Before you buy, take a look at Intermediate 2 and also look back at Novice 2. Make sure you pick the correct program for your level of ability. If you have any doubt, err on the side of easy. I don't want you to overtrain, or to undertrain. Find the correct program to get you to the finish line of your half marathon with a smile on your place.
For more information, check out my Web site, www.halhigdon for information on all my programs.
Welcome to my Intermediate 1 program for the half marathon. This is Intermediate 1, a relatively new program created for my book, Hal Higdon’s Half Marathon Training. Intermediate 1 fits conveniently between Novice 2 and the old Intermediate program, renamed Intermediate 2. The difference between those programs is that Intermediate 1 focuses on endurance, Intermediate 2 focuses on speed, including one day of speedwork a week. Mondays in Intermediate 1 features cross-training 9 of the 12 weeks with 3 of the weeks for rest. Begin today with a half hour of cross-training.
An easy day. Run 3 miles at a comfortable pace. Over the next 12 weeks, you will gradually increase the length of your Monday runs from 3 to 5 miles. Seemingly the increase is minor, but it's all part of the design to get you ready to run 13.1 miles. But start easy! If even running 3 miles seems a strain for you, don't hesitate to mix in a walking break.
Four miles, one mile further than yesterday. As the countdown continues, you will begin to run slightly more miles midweek, peaking at 8 miles in Weeks 9 and 10. These are what I call my "sorta-long" runs. Remember: Consistency is the key to half marathon success.
Run the same distance that you did on Tuesday: 3 miles at a comfortable pace. Again, consider the walking-break option if you need a bit of a break mid-run. Learning to stop running then run again is a talent worth nurturing, since you can use the stop-start approach going through aid stations in the race. Do you plan to do some strength training during this program? Tuesdays and Thursdays might be good days on which to lift--after you run.

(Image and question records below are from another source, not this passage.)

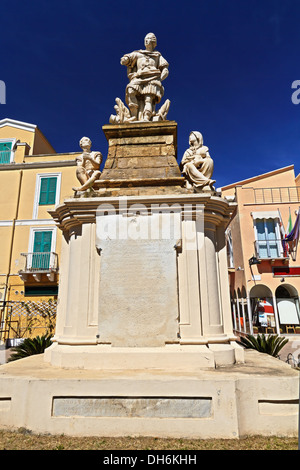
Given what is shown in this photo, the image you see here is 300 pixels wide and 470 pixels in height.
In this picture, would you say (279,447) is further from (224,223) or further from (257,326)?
(257,326)

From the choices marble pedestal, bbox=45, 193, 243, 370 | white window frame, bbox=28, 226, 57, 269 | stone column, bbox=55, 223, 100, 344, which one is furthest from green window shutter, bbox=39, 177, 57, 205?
stone column, bbox=55, 223, 100, 344

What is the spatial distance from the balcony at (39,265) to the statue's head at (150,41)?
48.4 ft

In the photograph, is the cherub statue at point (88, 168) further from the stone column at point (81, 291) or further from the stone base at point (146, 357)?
the stone base at point (146, 357)

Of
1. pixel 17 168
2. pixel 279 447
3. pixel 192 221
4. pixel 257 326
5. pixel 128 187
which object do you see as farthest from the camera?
pixel 17 168

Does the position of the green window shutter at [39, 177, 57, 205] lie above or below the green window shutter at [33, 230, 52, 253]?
above

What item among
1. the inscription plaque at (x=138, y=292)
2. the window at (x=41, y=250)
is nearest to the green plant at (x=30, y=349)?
Answer: the inscription plaque at (x=138, y=292)

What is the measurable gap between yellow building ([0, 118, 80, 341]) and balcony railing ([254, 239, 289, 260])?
1354 centimetres

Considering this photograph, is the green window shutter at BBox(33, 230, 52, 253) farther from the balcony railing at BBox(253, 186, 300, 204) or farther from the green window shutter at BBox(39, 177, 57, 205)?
the balcony railing at BBox(253, 186, 300, 204)

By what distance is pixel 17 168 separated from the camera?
2280 cm

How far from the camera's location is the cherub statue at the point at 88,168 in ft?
20.8

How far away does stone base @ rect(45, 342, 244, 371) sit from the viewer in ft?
15.8

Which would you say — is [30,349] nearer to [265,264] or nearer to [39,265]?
[39,265]

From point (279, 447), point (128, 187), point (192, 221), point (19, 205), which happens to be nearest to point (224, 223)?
point (192, 221)

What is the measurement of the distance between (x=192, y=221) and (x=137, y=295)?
164 cm
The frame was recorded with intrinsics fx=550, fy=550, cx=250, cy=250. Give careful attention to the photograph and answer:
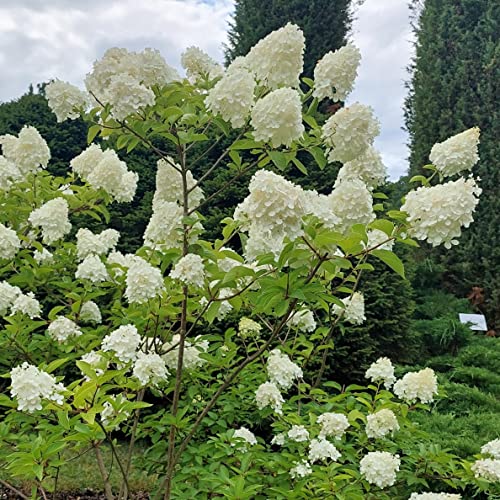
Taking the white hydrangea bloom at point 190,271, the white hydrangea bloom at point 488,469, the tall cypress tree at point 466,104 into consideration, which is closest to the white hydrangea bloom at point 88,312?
the white hydrangea bloom at point 190,271

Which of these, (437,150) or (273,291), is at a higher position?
(437,150)

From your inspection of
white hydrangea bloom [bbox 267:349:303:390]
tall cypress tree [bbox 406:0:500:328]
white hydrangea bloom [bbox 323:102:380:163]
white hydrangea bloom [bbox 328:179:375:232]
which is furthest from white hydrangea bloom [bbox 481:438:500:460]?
tall cypress tree [bbox 406:0:500:328]

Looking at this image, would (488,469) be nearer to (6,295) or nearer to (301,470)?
(301,470)

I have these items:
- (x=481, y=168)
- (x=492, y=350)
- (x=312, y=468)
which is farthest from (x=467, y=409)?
(x=481, y=168)

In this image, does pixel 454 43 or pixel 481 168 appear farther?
pixel 454 43

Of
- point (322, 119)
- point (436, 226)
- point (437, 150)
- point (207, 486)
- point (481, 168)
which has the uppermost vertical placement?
point (481, 168)

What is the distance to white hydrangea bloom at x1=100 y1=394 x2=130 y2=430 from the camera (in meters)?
A: 1.62

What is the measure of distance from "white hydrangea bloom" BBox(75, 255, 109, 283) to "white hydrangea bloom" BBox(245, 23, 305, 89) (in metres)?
1.09

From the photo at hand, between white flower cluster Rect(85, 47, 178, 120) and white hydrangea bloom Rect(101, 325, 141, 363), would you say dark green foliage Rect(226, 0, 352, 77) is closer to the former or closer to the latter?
white flower cluster Rect(85, 47, 178, 120)

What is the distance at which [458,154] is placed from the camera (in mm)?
1835

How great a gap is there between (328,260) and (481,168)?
6.40 meters

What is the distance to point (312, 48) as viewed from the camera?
23.6ft

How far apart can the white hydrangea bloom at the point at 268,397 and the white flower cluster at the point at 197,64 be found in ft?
4.16

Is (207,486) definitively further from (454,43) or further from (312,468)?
(454,43)
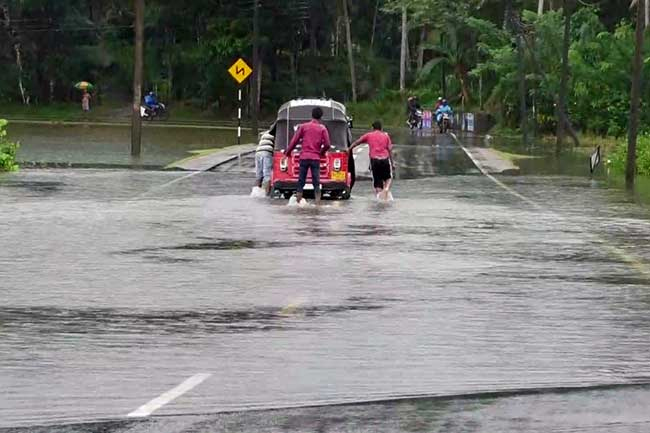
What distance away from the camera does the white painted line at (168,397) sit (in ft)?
29.4

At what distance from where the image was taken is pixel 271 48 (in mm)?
91812

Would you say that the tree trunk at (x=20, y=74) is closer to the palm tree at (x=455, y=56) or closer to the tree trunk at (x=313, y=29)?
the tree trunk at (x=313, y=29)

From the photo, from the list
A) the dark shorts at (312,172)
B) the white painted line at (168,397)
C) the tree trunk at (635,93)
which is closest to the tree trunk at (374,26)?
the tree trunk at (635,93)

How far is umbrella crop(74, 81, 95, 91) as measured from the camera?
94375 millimetres

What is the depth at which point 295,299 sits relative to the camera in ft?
48.0

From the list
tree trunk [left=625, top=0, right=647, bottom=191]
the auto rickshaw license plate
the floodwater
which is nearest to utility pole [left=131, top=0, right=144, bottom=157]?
tree trunk [left=625, top=0, right=647, bottom=191]

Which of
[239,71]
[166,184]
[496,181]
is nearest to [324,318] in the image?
[166,184]

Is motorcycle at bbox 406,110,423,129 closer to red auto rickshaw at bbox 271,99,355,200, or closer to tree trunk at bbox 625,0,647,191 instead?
tree trunk at bbox 625,0,647,191

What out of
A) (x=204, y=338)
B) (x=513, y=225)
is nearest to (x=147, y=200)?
(x=513, y=225)

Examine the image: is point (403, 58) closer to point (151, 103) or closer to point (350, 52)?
point (350, 52)

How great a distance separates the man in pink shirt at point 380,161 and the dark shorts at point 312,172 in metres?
1.89

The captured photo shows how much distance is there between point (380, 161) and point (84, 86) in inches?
2600

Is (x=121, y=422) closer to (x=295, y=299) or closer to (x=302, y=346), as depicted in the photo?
(x=302, y=346)

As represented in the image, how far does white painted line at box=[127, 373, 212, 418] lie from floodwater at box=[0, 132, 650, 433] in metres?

Three miles is a pretty short run, particularly since you already had three runs this week at that distance or longer. But over the 12 weeks of this program, the distance for your Saturday and Sunday runs will increase. On a half dozen days, I will also ask you to run at race pace. Don't worry too much about pace now; just run easily.
I dedicate Sundays to long runs. While 4 miles hardly seems very "long," the mileage will climb relentlessly during the 12 weeks of this program to peak at 12 miles the weekend before your half. With pace runs on Saturdays, the weekend workouts are not easy. But if you wanted "easy," you would not have signed up for the Intermediate 1 half marathon training program.
Monday is an easy day. Continue to remind yourself of that fact. Do some cross-training, for a half hour, but only at a very, very easy level. It may not seem like you need to rest after only a 3-miler and a 4-miler over the weekend, but you will be thankful for this day of relative rest as the program continues. Also, evaluate how you felt after your first week of training. A lot of people play at running, working out three or four days a week, doing a long run on the weekends, entering an occasional race, sometimes gearing up for a marathon. For a while, they'll improve just on accumulated mileage, but after several years it becomes increasingly difficult to set Personal Records. To do that, you need to train. Training is when you follow a schedule, such as this one.